Figure 5. DNA:RNA hybrid cytological screen revealed high DNA:RNA hybrid levels in RNA processing and chromatin modification mutants.

Asterisks indicate mutants with significantly increased levels of DNA:RNA hybrids compared to wild type (p<0.00024). Error bars indicate standard error of the mean. Representative chromosome spreads are shown: blue stain is DNA (DAPI) and the red foci are DNA:RNA hybrids.

Figure 6. Genome-wide profiles of DNA:RNA hybrids in revealed similar enrichment of rDNA, retrotransposons and telomeres in wild type and mutants.

DRIP-chip chromosome plot of DNA:RNA hybrids in wild type, rnh1 Δ rnh201 Δ, hpr1 Δ and sen1-1 at chromosome XII. The average of two replicates per strain is shown. Bars indicate ORFs (grey), rDNA (purple), retrotransposons (green) or genes associated with an antisense transcript (red) [51], [54]). Grey boxes delineate telomeric repeat regions. Y-axis indicates relative occupancy of DNA:RNA hybrids. X-axis indicates chromosomal coordinates. P indicates probability of observing a number of enriched features below what was observed (P>0.99997).
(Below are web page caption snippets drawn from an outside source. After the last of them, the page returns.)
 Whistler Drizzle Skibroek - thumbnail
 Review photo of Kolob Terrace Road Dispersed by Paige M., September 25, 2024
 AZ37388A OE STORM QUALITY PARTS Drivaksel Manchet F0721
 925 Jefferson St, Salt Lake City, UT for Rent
Figure 7. Mutant specific trends in protein-coding genes prone to DNA:RNA hybrid formation.

(A–C) CHROMATRA plots of DNA:RNA hybrid distribution along genes sorted by their length (A) grouped into five transcriptional frequency categories as per (B) or grouped into four GC content categories (C). Genes were aligned by their TSSs.

Figure 8. RNase H and Sen1 mutants displayed elevated levels of DNA:RNA hybrids at tRNA and snoRNA genes.
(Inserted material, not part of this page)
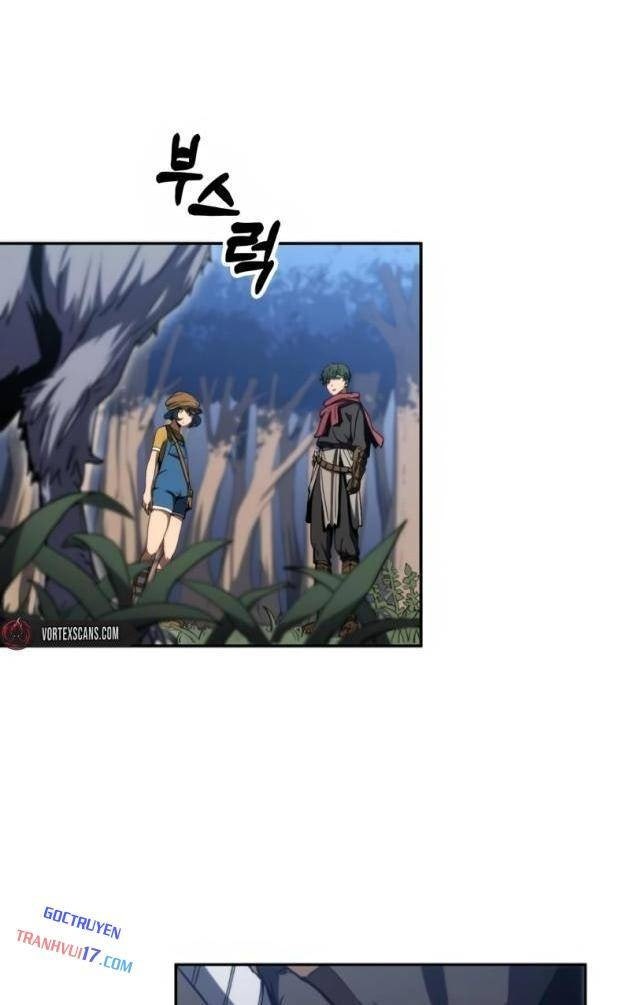 Wild Ranker - Page 95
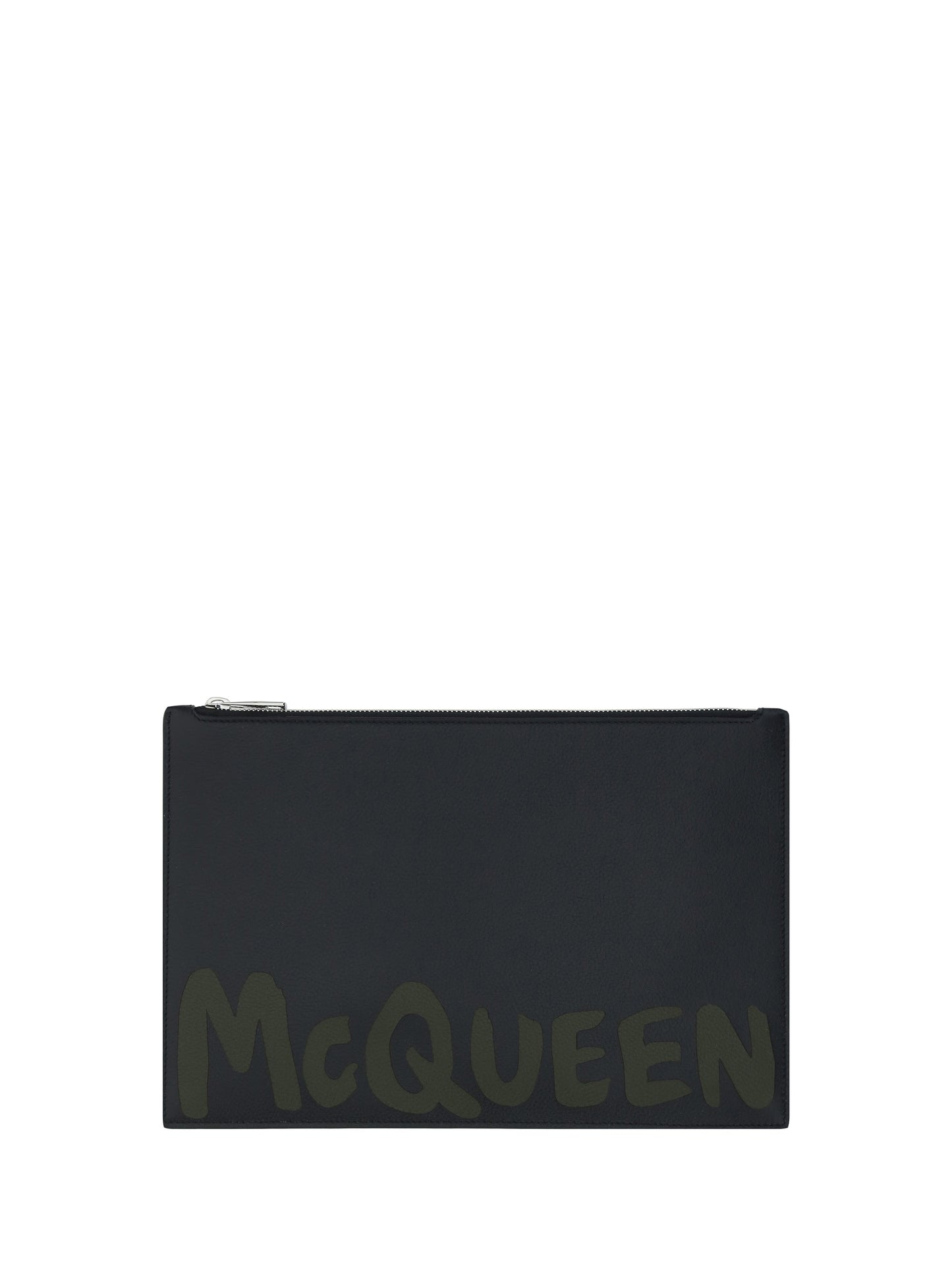 Alexander Mcqueen Men Beauty Case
(A) Sample plot of relative DNA:RNA hybrid occupancy at a tRNA gene on chromosome X. For A and D, Colored lines represent the average enrichment of the indicated strains. Purple bars indicate the tRNA or snoRNA genes respectively and gray boxes represent ORFs. (B) Average profile of DNA:RNA hybrids at all tRNAs. (C) Average DNA:RNA hybrid score at each tRNA. (D) Sample plot of relative DNA:RNA hybrid occupancy at a snoRNA gene on chromosome VII. (E) Average profile of DNA:RNA hybrids at all snoRNAs. (F) Average DNA:RNA hybrid score at each snoRNA. P indicates probability of observing a number of enriched features below what was observed (P>0.99997).